EDIT EDIT: I've now had two different grief types that went away rather quickly, Holding it Together, (which took 2 days) and another Blues, (Which took 4 days.) Maybe the first Blues grief trait I got was just the game trying to sort out past deaths or maybe I got Blues twice in a row but didn't notice.  It all seems to be working now at any rate. 

  • vyvexthorne's avatar
    vyvexthorne
    9 months ago
    @kittkatann114 Ok, so the one thing we had in common was that both sims had it for 2 in game weeks. Maybe it just takes that amount of time to go away? Guess we'll have to wait until our sims get another grief trait and see if it also takes two weeks to go away.
    That's an incredibly long time to have to deal with something like that if it's true.

4 Replies

  • Update:: 5 minutes after writing my initial post Blues Grief has decided my sim is ready to move forward in the grieving process and disappeared. How funny. She sat down to practice writing and now it’s gone.
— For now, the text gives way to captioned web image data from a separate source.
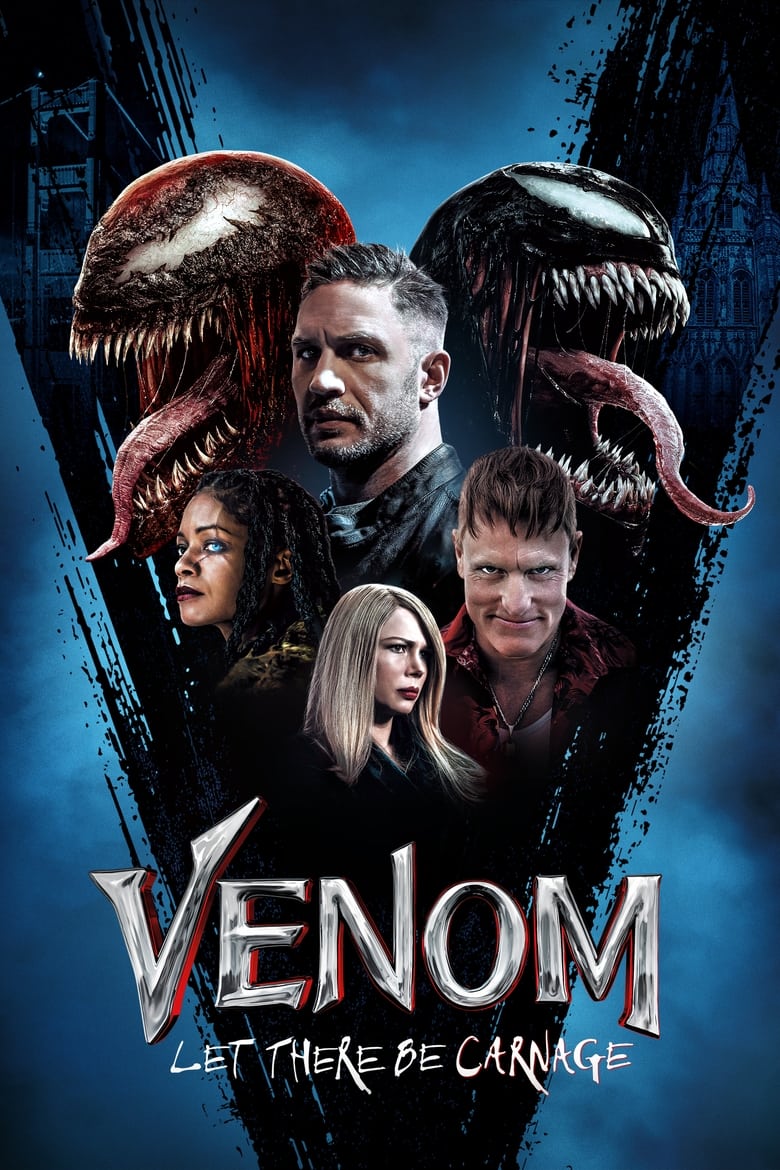 Venom: Let There Be Carnage (2021) เวน่อม ศึกอสูรแดงเดือด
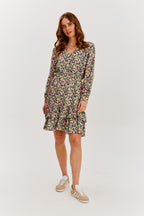 Secret Garden mini dress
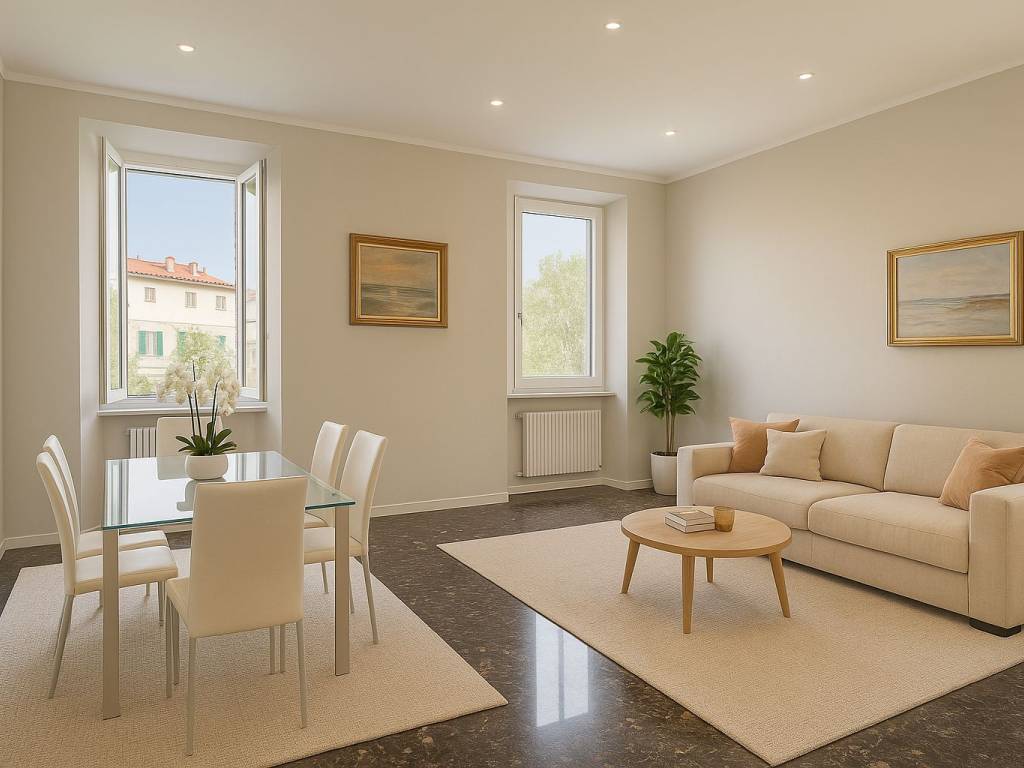 appartamento in vendita a Livorno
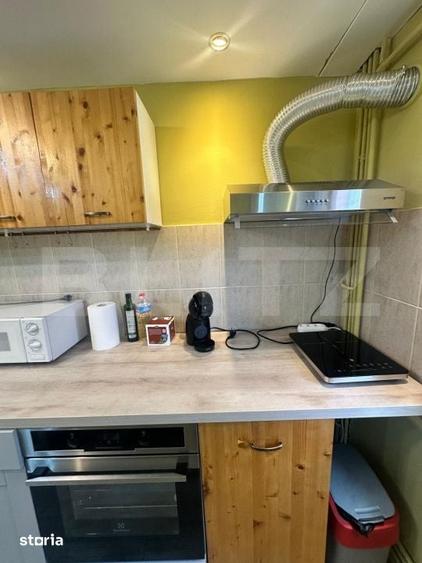 Apartament cu 3 camere | Zona AEM | 420 /luna - 12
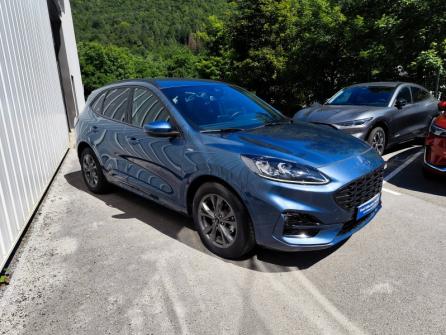 FORD Kuga 2.5 Duratec 190ch FHEV E85 ST-Line X BVA à vendre à Saint-Claude - Image n°3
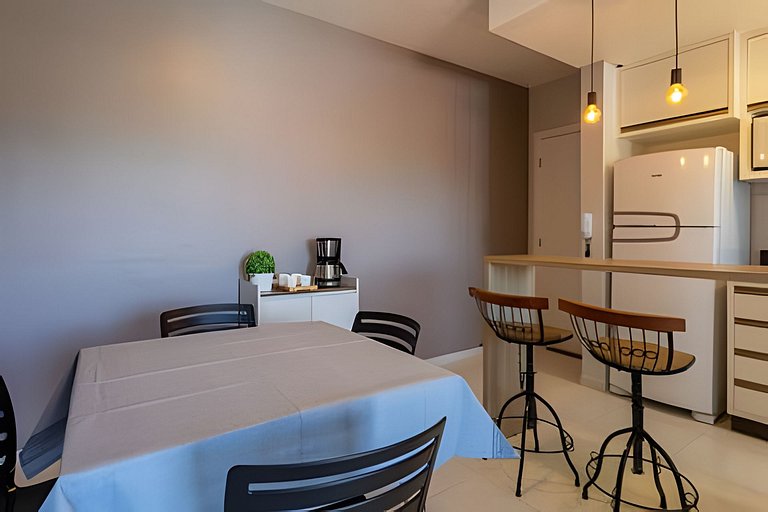 Palladium II, apartamento para alugar no Centro, Penha SC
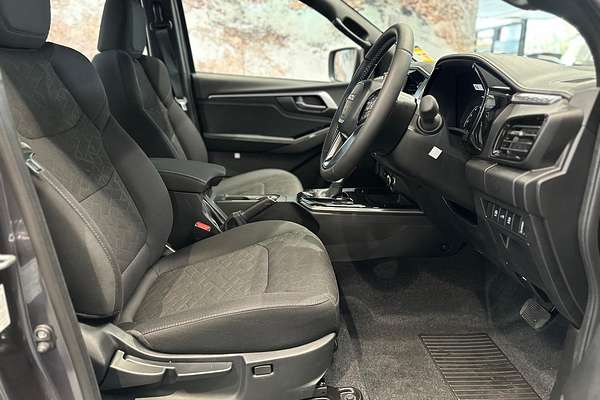 2025 Isuzu D-MAX LS-U 4X4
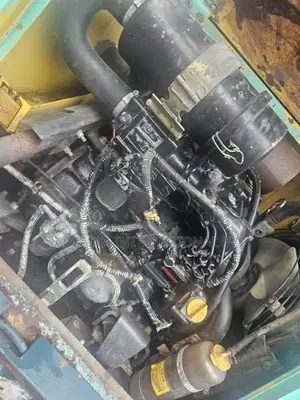 Yanmar B27 Excavator
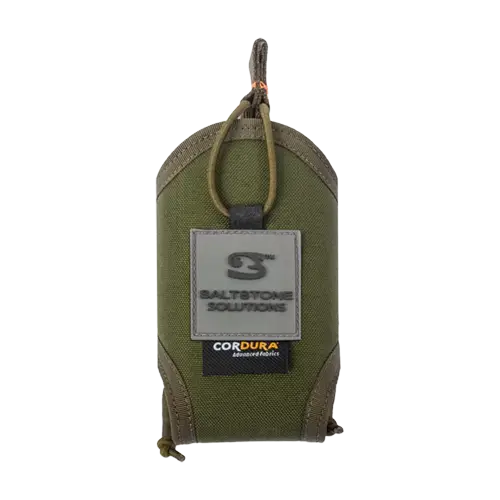 Saltstone Radio Holder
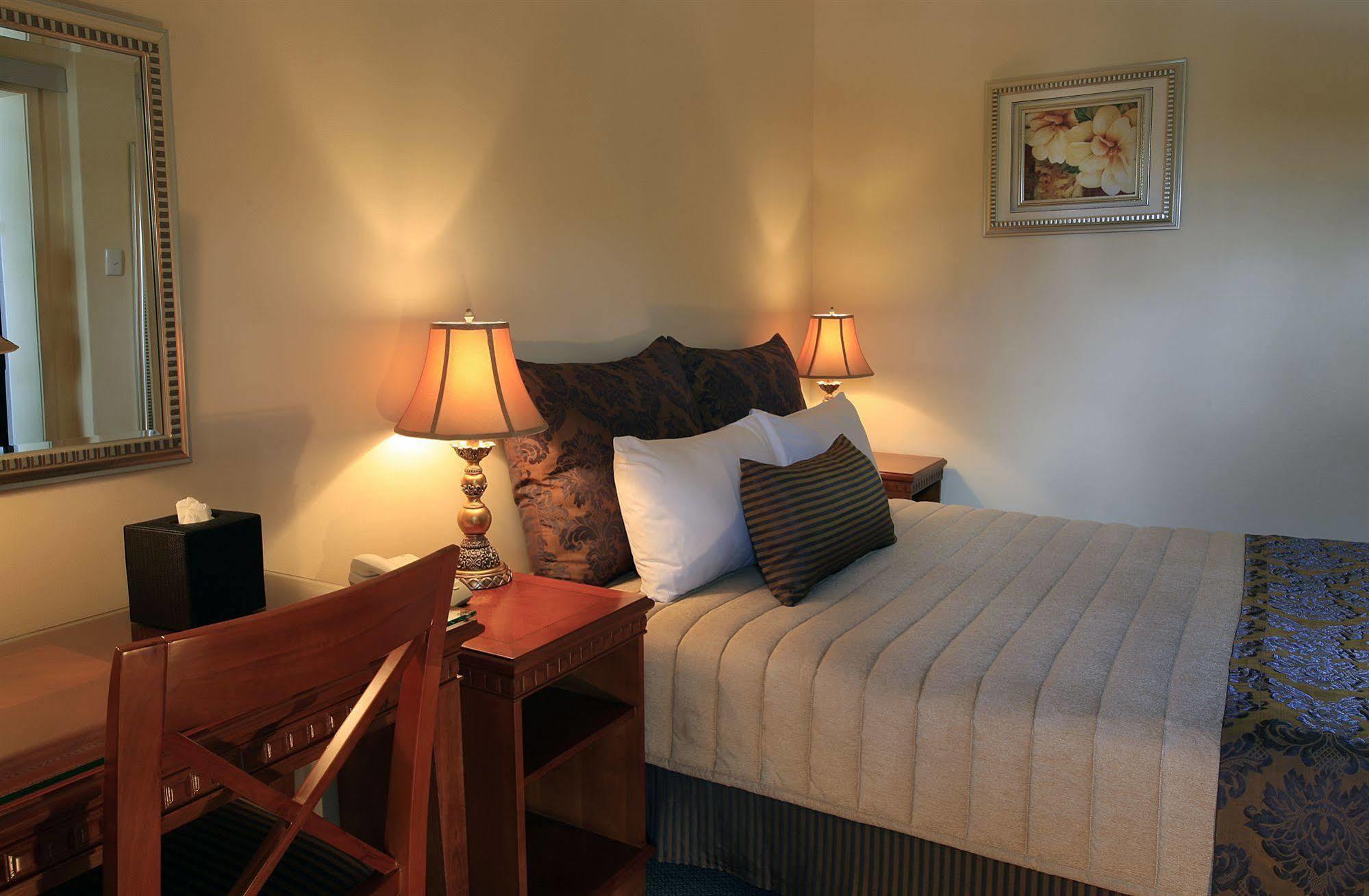 Soho Brisbane Hotell Eksteriør bilde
    I’ve actually been wondering the same. My sim experienced the loss of a stray cat they were acquainted with some time ago when Blues Grief first popped up. I’m not going to lie, there have been friends dying and most recently (today) a beloved pet passed, but this “trait” has been hanging around for 2 in-game weeks and no amount of exercise, dancing, painting, writing, or meditation is getting rid of it. Not really sure what to do to make it go away either. 

  • vyvexthorne's avatar
    vyvexthorne
    Seasoned Ace
    9 months ago
    @kittkatann114 Ok, so the one thing we had in common was that both sims had it for 2 in game weeks. Maybe it just takes that amount of time to go away? Guess we'll have to wait until our sims get another grief trait and see if it also takes two weeks to go away.
    That's an incredibly long time to have to deal with something like that if it's true.
  • @vyvexthorne I’ve also been dealing with Holding It Together and most recently Anger Grief. They too seem to linger for about two in-game weeks which feels relentless and makes me wish there was a toggle switch for grief because people are constantly dying. I’d say with 80% accuracy that when someone my sim knows dies, one of these grief traits pops up again if it isn’t already in place. Which is aggravating if you just got rid of it. I thought maybe having the Perspective on Death trait would help with this, but no—not really. It doesn’t feel like it changes much of anything except to say that sometimes it seems like grief traits maybe (high emphasis on that maybe) linger for a week instead of two weeks. 

  • vyvexthorne's avatar
    vyvexthorne
    Seasoned Ace
    9 months ago
    @kittkatann114 I've decided to try using mods to keep it at bay. Vicky Sims has a mod called Absent Emotions which allows you to purchase traits that can block emotion moodlets. I'll see if blocking sadness keeps the grief trait from popping up.

    You have to think that at a certain point, immortal social butterfly sims would just stop being overly affected by the passing of another sim. So if it does work, at least there's a gameplay reason I can use for my sim not ever getting a sad moodlet.

    On another point, even though my sim is in constant mourning, they've never been "sad." If being sad is part of the solution to grief, then that's the problem. A measly +3 Sad moodlet from mourning isn't enough to override any other emotion ever. I've always got at least 10 happy moodlets boosting whatever other positive emotion is happening.